State of the Low-Income Housing Finance Market 2018

May 31, 2018 11:00 AM ET

State of the Low-Income Housing Finance Market 2018

May 31, 2018 /3BL Media/ - Rapid urbanization and the lack of planned affordable housing in India have led to a shortage of 10–12 million urban homes and 26–37 million urban households residing in informal housing, often in poor living conditions. The bulk of these households are low-income households working in the informal sector, who cannot obtain housing loans from banks and traditional housing finance companies, which provide loans on the basis of reliable income documentation. 

A new group of “Affordable Housing Finance Companies” (AHFCs) is now addressing this gap and serving low-income, urban informal customers using an innovation pioneered in India—field-based credit assessment. These companies have grown from a combined loan book of ₹1,000 crores ($200 million) in March 2013 to over ₹27,000 crores ($4.1 billion) now, and have facilitated the ownership of more than 230,000 affordable homes.  

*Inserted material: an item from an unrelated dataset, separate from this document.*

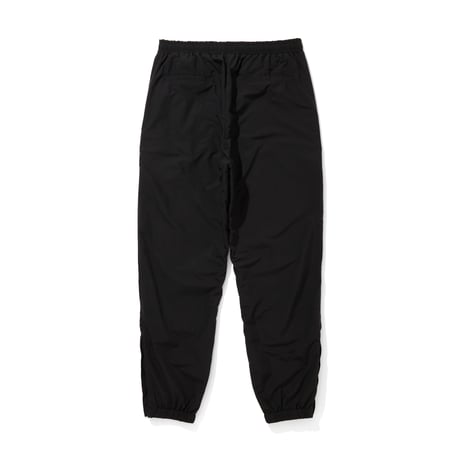 CITY COUNTRY CITY x Marmot_FEEL UP   PANTS_PERTEX_BLACK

Due to the availability of equity and debt, and potential for geographic expansion, this market is likely to continue to grow rapidly. Our research examines the current state of the market and provides recommendations for facilitating greater scale so that even more households can to own or improve their homes. The report also includes a pragmatic set of recommendations for government to address issues, ensure robust growth and facilitate serving currently unserved/underserved segments.

Key Takeaways:

  • Because many low-income customers in India (earning $230-$770 a month) do not have formal documentation of income, AHFCs developed and proved a field-based, detailed credit assessment and verification process that could reliably assess income, assets, and repayment capability. The National Housing Bank (the regulator for housing finance in India) has played a strong role in nurturing this new model and there are now 26 such AHFCs playing in the market.
  • AHFCs have primarily financed independent units (“self-construction”) and homes in small multi-unit buildings built by informal developers. In addition to providing low-priced units for potential homeowners, this activity leads to both employment generation and improvement of rental stock.
  • The overall industry shows robust growth, with low NPAs, but banks/larger housing finance companies take over loans from the smaller AHFCs which do the fieldwork to acquire customers, without any compensation to these smaller AHFCs.
  • There are opportunities to use housing finance to improve living conditions for households living in slums and for customers approved for the Beneficiary Led Construction scheme of the PMAY. These segments remain unserved by housing finance, despite interest from lending organizations.